By reducing reliance on carbohydrates, RCA training also reduces the rate of glycolysis at sub-maximal power outputs and the associated lactate production, thus INCREASING the lactate threshold.
Therefore, irrespective of whether fuel stores are a limiting factor (typically not the case for races less than ~2-3 hours, provided you refuel), RCA training might be beneficial by allowing you to ride at a higher power for a given lactate level.
* There is a third (the phosphocreatine system), but this makes only a very minimal contribution in cycling disciplines, so for the purpose of this article we can ignore it.
** Protein can also be broken down for energy, but across the vast majority of situations, the contribution of protein to energy generation is negligible.
***These terms can actually mean slightly different things, but broadly attempt to capture the same concept, which is the point at which lactate levels are no longer in steady state, and exercise cannot be sustained for an extended period.
References:
1) Hansen, A. K., Fischer, C. P., Plomgaard, P., Andersen, J. L., Saltin, B., & Pedersen, B. K. (2005). Skeletal muscle adaptation: training twice every second day vs. training once daily. Journal of Applied Physiology, 98(1), 93-99.

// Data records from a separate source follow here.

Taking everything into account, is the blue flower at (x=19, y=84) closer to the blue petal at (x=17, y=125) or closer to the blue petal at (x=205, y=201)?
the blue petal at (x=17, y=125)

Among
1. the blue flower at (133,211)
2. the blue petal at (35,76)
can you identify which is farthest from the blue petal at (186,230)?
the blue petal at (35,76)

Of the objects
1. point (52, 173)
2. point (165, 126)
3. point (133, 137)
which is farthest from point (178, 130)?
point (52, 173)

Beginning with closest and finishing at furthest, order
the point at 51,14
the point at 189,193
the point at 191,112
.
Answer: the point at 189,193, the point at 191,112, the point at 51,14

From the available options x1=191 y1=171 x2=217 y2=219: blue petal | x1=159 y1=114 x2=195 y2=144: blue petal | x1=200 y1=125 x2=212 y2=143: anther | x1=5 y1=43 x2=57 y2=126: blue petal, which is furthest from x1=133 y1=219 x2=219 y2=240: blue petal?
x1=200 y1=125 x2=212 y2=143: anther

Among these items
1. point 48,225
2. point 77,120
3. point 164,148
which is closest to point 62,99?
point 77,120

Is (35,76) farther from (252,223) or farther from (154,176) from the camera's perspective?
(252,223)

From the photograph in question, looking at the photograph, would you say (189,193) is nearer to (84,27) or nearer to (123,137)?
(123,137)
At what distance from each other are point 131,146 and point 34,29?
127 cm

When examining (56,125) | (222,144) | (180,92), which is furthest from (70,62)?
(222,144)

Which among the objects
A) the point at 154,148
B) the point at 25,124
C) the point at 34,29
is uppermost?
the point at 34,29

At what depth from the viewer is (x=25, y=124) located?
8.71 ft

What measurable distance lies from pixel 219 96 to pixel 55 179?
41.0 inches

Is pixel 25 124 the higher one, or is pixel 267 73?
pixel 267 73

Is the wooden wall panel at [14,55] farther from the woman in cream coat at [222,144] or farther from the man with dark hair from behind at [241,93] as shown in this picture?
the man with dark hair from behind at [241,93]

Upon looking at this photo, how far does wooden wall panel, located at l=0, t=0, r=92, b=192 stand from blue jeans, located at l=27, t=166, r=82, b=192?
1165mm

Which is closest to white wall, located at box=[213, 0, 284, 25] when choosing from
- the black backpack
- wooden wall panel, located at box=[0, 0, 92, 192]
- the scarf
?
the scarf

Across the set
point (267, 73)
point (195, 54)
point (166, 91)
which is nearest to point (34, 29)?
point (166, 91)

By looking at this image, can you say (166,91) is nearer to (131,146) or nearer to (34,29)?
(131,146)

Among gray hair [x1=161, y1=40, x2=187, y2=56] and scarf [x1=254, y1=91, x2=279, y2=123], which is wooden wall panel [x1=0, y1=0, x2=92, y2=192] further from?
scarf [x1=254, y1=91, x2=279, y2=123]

2) Lane, S. C., Camera, D. M., Lassiter, D. G., Areta, J. L., Bird, S. R., Yeo, W. K., ... & Hawley, J. A. (2015). Effects of sleeping with reduced carbohydrate availability on acute training responses. Journal of Applied Physiology, 119(6), 643-655.
3) Marquet, L. A., Hausswirth, C., Molle, O., Hawley, J. A., Burke, L. M., Tiollier, E., & Brisswalter, J. (2016). Periodization of carbohydrate intake: short-term effect on performance. Nutrients, 8(12), 755.
4) Marquet, L. A., Brisswalter, J., Louis, J., Tiollier, E., Burke, L. M., Hawley, J. A., & Hausswirth, C. (2016). Enhanced endurance performance by periodization of carbohydrate intake: “sleep low” strategy. Medicine & Science in Sports & Exercise, 48(4), 663-672.
5) Mader, A., & Heck, H. (1986). A theory of the metabolic origin of “anaerobic threshold”. International journal of sports medicine, 7(S 1), S45-S65.
6) Billat, V. L., Sirvent, P., Py, G., Koralsztein, J. P., & Mercier, J. (2003). The concept of maximal lactate steady state. Sports medicine, 33(6), 407-426.